== TRY IT ==
For the data below, transcribe the part that opens with the line containing "Lumsden Snails Cat Bow Tie" and closes with the line containing "pemandangan danau kawah gunung galunggung", exactly and with no pictures.

(RECORD SET Opens)

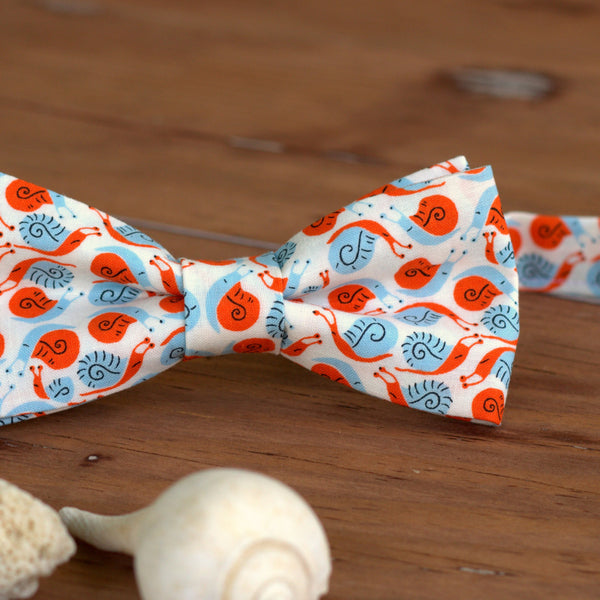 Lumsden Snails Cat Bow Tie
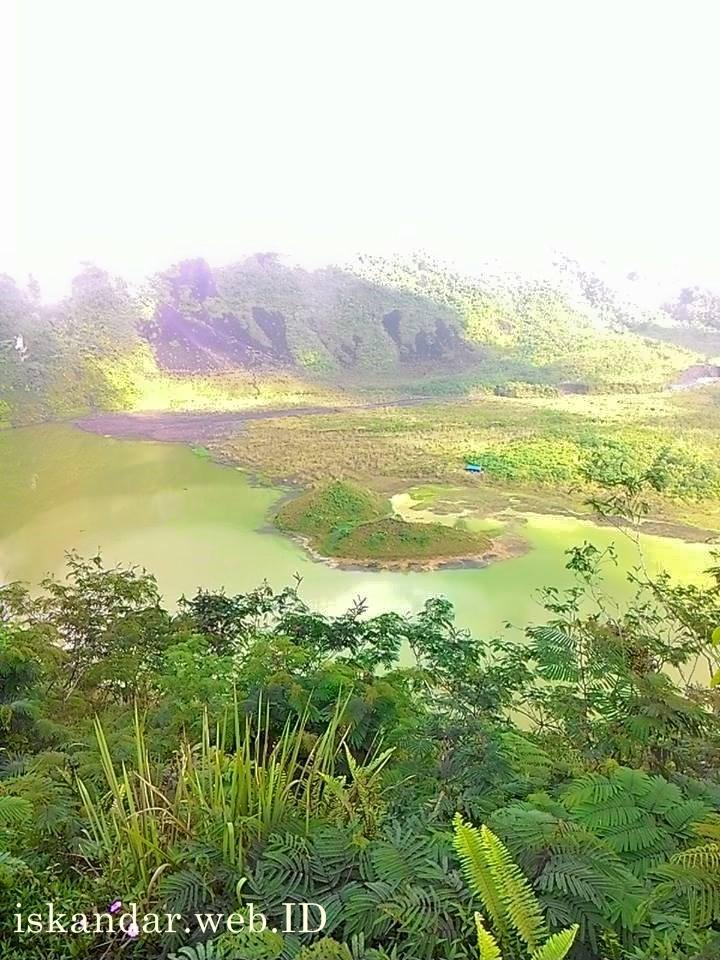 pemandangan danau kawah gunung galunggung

(RECORD SET Closes)
(RECORD SET Opens)

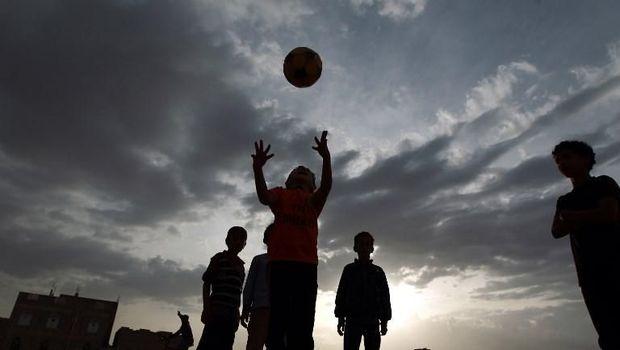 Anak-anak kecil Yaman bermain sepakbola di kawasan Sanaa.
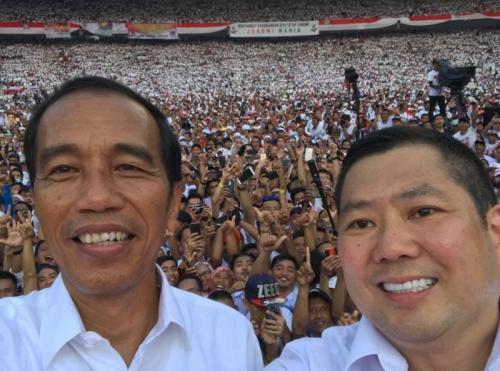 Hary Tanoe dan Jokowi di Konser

(RECORD SET Closes)

== ANSWER TO THIS TASK ==
 Lumsden Snails Cat Bow Tie
 pemandangan danau kawah gunung galunggung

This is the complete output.